### REQUEST 1
In the bit masking program, how many bits does the comment list as the limit for a long long?

### QUOTED PASSAGE
..............................

51.cpp

#include <bits/stdc++.h>
using namespace std;
// What is Bit Masking with example Question
// https://codeforces.com/blog/entry/73558

/*
Bit + Mask

###
Let's assume we have 4 fruits
0 - Apple
1 - Orange
2 - Banana
3 - Lichi

and we have 3 people and fruits they have are
1 - [2, 3]
2 - [0, 1, 2]
3 - [1, 3]

We have to find common fruits between two people
thus intersection of 1 and 2 person is 2

************** For 2 sorted arrays, their intersection can be find out in O(N) time using two pointer approach

We want to reduce this O(N) time for intersection cases
thus instead of storing fruits in arrays and no. of fruits are less, we will make a binary which has 2 and 3 bit set

So, 1 - 2, 3  ->   1100 - 12
    2 - 0, 1, 2 -> 0111 -  7
    3 - 1, 3 -> 1010    - 10

    this is bit mask, that we are making a mask of bits to represent something
    thus to know which fruits does the person has, can be represented through a number

Now, for telling intersection of person 1 and 2, we can simply do 12 & 7 = 1100 & 0111 = 0100 -> thus only fruit with index 2 is common
     to find union of person 1 and 2, 12 | 7 = 1100 | 0111 = 1111

But, there is a limit as for int - 31 bits
                            unsigned int - 32 bits
                            long long - 63 bits
                            unsigned long long - 64 bits
    
    thus if my fruits are more than 32 then we can't use unsigned bit, then we need to use unsigned long long    
    but if exceed 64 then we can't bit masking
    This is bit masking limit


*/


void printBinary(int num){
    for (int i = 31; i >= 0; i--)
    {   
        cout<< ((num>>i) & 1);       
    }                                      
    cout<<endl;                            
}

int main() {

    /*
        Workers work on days [1, 30]

        input
        5
        4 
        1 4 7 9
        6
        2 9 1 7 25 29
        7
        1 23 4 7 9 11 29
        10
        2 28 8 7 9 10 30 21 18 19
        4
        1 11 29 7

        We have to return two workers whose common days of working are maximum

    */

    // int n;
    // cin>>n;
    // vector<int> days[n];
    // for (int i = 0; i < n; i++)
    // {
    //     int no_of_working_days;
    //     cin>>no_of_working_days;
    //     for (int j = 0; j < no_of_working_days; j++)
    //     {   
    //         int day;
    //         cin>>day;
    //         days[i].push_back(day);
    //     }
    // }
    // for (int i = 0; i < n; i++)
    // {
    //     for (int j = i+1; j < n; j++)
    //     {
    //         // days[i], days[j]  
    //         // the two vectors with max intersection will be the answer
    //         // O(N) = O(30) - vector can have 30 days in it, thus intersection time complexity is O(30)
    //     }
    // }
    // // O(N^2 *30) this is the complete time complexity







    // so instead of storing a vector of days we can store bit mask of working days
    int n;
    cin>>n;
    vector<int> masks(n, 0);
    for (int i = 0; i < n; i++)
    {
        int no_of_working_days;
        cin>>no_of_working_days;
        int mask = 0;
        for (int j = 0; j < no_of_working_days; j++)
        {   
            int day;
            cin>>day;
            mask = (mask | (1<<day));
        }
        masks[i] = mask;
    }
    // for (int i = 0; i < n; i++)
    // {
    //     cout<<masks[i]<<endl;
    //     printBinary(masks[i]);
    // }
    
    int max_days = 0;
    int person1 = -1;
    int person2 = -1;

    for (int i = 0; i < n; i++)
    {
        for (int j = i+1; j < n; j++)
        {
            int intersection = (masks[i] & masks[j]);  //O(1)
            int common_days = __builtin_popcount(intersection); //O(1)
            if(common_days>max_days){
                max_days = common_days;
                person1 = i;
                person2= j;
            }
            
            // max_days = max(max_days, common_days);
            // cout<<i<<" "<<j<<" "<<common_days<<endl;
        }
    }
    // O(N^2 * 1) = O(N^2)
    cout<<person1<<" "<<person2<<" "<<max_days<<endl;
    

    return 0;
}

..............................

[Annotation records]

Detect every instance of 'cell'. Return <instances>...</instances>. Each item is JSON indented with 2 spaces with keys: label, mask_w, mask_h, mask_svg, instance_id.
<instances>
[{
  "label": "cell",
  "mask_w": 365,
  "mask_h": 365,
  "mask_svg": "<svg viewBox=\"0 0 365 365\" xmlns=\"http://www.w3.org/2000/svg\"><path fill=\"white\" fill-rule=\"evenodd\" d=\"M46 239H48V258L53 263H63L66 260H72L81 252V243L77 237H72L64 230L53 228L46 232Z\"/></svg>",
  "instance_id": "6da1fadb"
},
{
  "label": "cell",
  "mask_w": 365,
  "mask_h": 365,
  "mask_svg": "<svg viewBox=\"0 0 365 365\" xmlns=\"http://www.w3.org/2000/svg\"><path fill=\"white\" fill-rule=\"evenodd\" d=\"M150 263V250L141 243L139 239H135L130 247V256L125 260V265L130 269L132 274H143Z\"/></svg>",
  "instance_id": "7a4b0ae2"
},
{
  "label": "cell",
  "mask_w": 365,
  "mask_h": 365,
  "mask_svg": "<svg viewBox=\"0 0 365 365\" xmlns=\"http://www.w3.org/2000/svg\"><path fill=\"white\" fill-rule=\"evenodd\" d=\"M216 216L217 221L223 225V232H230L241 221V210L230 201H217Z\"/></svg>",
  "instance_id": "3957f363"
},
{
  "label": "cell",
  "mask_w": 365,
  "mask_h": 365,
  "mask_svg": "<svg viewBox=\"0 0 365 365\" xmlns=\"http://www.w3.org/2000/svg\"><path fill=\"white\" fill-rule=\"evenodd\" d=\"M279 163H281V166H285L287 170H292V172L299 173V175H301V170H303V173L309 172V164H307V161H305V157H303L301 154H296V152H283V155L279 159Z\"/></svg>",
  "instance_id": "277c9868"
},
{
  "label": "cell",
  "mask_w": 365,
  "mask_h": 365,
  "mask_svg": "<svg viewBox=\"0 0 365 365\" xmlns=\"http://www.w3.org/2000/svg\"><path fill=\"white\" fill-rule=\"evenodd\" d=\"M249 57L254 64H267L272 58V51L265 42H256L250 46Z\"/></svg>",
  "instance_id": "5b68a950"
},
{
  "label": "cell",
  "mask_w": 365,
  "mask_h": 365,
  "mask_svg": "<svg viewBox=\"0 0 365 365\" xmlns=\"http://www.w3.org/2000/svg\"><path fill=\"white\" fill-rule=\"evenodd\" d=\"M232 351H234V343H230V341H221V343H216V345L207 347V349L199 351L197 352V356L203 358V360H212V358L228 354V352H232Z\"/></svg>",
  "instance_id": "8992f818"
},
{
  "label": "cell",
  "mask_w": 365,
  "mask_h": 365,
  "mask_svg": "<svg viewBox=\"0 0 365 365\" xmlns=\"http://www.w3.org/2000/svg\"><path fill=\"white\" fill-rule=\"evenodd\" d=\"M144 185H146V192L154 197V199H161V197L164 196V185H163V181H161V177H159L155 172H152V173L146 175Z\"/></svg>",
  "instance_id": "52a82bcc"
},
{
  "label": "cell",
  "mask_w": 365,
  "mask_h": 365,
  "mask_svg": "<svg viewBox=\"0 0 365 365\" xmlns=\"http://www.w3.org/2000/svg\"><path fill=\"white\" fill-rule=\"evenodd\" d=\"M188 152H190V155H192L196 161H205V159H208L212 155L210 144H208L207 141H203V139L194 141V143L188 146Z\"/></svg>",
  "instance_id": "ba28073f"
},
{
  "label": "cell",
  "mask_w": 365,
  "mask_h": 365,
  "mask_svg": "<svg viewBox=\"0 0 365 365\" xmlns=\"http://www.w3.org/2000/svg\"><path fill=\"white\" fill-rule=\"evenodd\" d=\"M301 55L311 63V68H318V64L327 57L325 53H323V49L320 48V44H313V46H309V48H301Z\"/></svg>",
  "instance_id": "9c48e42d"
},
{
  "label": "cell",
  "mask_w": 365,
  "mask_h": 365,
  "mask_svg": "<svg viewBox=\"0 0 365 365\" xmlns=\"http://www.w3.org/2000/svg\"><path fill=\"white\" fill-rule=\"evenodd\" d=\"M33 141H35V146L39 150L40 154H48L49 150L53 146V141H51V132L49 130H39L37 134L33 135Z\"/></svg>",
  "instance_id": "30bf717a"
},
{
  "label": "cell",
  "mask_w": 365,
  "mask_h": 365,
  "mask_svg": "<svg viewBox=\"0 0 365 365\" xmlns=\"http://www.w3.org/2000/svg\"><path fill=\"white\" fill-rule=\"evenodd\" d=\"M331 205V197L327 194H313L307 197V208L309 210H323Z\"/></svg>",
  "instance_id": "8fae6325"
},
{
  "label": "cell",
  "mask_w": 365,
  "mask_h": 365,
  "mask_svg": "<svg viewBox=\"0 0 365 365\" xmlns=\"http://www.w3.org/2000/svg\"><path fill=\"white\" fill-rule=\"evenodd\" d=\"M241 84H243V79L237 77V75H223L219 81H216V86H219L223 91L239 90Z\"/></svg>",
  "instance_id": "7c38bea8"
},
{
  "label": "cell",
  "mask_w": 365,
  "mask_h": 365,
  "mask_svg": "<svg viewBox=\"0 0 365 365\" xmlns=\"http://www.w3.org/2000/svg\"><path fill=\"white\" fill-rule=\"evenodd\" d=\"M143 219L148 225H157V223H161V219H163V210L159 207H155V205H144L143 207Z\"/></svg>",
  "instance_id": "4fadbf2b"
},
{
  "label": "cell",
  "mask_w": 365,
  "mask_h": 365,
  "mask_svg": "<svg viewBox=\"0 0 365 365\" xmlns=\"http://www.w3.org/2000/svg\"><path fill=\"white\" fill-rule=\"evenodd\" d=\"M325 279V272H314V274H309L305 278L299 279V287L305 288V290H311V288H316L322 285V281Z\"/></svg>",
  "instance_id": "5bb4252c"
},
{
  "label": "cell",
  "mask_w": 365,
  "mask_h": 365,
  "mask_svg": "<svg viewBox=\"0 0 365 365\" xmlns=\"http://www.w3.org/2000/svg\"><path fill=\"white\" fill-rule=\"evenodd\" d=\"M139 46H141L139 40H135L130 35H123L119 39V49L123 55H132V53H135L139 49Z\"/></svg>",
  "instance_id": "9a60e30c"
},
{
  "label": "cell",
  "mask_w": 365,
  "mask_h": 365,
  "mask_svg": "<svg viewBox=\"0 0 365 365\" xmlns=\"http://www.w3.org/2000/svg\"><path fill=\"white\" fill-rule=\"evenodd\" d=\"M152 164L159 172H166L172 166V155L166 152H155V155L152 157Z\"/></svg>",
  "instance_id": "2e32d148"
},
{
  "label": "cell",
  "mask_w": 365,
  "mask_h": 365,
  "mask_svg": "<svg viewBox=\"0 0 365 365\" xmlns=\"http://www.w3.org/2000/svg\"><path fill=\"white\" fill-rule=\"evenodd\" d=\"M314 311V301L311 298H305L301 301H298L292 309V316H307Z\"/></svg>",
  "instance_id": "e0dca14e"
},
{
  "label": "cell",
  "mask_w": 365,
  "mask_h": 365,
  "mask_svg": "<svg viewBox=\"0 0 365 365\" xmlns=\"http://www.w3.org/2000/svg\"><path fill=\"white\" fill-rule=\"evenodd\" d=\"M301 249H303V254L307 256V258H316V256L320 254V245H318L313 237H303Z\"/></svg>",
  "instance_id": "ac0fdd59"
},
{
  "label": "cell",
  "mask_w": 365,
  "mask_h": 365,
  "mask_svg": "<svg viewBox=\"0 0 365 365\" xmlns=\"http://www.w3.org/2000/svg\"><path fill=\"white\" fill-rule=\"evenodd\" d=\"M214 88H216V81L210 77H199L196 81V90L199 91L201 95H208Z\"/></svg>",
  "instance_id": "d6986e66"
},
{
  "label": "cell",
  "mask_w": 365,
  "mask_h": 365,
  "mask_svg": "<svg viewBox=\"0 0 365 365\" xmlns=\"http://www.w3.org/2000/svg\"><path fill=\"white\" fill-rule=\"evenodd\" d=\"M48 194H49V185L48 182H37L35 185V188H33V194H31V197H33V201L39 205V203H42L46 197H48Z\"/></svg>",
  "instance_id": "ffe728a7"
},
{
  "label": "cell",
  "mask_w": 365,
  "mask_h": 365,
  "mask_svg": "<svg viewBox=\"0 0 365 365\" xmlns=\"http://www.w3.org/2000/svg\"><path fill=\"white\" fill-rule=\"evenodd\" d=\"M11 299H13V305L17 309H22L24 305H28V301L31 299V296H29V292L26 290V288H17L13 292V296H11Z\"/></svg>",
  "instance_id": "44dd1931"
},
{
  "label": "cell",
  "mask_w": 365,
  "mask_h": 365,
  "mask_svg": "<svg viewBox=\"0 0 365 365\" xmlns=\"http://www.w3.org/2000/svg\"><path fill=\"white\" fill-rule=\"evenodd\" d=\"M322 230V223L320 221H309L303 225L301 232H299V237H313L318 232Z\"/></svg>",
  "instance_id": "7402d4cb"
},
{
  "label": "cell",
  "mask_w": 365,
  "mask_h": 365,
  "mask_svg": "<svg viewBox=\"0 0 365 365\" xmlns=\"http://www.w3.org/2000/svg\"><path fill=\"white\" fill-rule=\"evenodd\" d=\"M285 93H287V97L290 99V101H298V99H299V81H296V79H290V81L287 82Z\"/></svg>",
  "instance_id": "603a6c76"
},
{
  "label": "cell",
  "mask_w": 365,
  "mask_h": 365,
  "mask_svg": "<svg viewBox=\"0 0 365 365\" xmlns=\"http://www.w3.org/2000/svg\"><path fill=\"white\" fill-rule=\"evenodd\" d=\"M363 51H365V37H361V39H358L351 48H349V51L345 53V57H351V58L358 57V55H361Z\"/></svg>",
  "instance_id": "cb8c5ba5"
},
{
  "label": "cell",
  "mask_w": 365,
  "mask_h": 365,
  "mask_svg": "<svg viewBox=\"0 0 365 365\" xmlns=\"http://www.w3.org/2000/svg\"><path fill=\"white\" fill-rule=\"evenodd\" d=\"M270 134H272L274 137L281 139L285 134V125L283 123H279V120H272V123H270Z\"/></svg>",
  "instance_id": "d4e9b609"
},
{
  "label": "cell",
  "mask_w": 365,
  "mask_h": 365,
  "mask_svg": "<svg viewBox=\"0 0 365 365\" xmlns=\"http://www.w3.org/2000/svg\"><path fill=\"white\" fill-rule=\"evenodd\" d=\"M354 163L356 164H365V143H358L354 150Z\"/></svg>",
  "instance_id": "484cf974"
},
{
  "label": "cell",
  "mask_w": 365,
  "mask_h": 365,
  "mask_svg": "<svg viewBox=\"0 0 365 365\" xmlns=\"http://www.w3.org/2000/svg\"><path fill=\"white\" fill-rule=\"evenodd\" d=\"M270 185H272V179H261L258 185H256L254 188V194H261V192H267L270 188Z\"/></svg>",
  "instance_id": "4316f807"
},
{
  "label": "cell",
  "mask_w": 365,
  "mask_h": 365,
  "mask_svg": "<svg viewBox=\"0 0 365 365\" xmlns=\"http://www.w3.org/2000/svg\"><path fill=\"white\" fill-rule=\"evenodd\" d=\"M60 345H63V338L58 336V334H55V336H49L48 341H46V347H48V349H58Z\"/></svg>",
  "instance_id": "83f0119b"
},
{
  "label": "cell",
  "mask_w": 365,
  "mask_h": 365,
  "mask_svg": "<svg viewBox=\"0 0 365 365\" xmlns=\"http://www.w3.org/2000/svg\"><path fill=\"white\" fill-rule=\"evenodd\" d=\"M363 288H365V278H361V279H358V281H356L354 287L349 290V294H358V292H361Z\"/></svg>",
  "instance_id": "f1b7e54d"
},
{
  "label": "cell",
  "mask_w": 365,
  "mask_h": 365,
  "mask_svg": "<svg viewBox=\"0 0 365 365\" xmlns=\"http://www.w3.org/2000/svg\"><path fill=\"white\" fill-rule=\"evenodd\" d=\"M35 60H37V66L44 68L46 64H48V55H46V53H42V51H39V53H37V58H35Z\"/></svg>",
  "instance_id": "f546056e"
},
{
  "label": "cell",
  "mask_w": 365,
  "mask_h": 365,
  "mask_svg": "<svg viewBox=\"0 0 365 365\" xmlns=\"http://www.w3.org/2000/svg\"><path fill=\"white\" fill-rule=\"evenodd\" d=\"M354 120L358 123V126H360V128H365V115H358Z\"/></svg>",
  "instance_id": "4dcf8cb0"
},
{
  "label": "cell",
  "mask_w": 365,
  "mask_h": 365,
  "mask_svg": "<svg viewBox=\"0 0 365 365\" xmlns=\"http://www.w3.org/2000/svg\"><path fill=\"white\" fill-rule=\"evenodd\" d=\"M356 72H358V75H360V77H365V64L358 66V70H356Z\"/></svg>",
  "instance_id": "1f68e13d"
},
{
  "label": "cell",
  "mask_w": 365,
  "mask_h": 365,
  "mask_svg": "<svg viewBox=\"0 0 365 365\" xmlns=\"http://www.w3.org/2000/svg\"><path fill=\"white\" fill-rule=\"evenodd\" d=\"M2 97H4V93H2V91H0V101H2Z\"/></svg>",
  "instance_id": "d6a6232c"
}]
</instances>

..............................

### REQUEST 2
Gather every line of the records that contains the string "instances".

### EXERCISE RESULT 1
63 bits

### EXERCISE RESULT 2
Detect every instance of 'cell'. Return <instances>...</instances>. Each item is JSON indented with 2 spaces with keys: label, mask_w, mask_h, mask_svg, instance_id.
<instances>
</instances>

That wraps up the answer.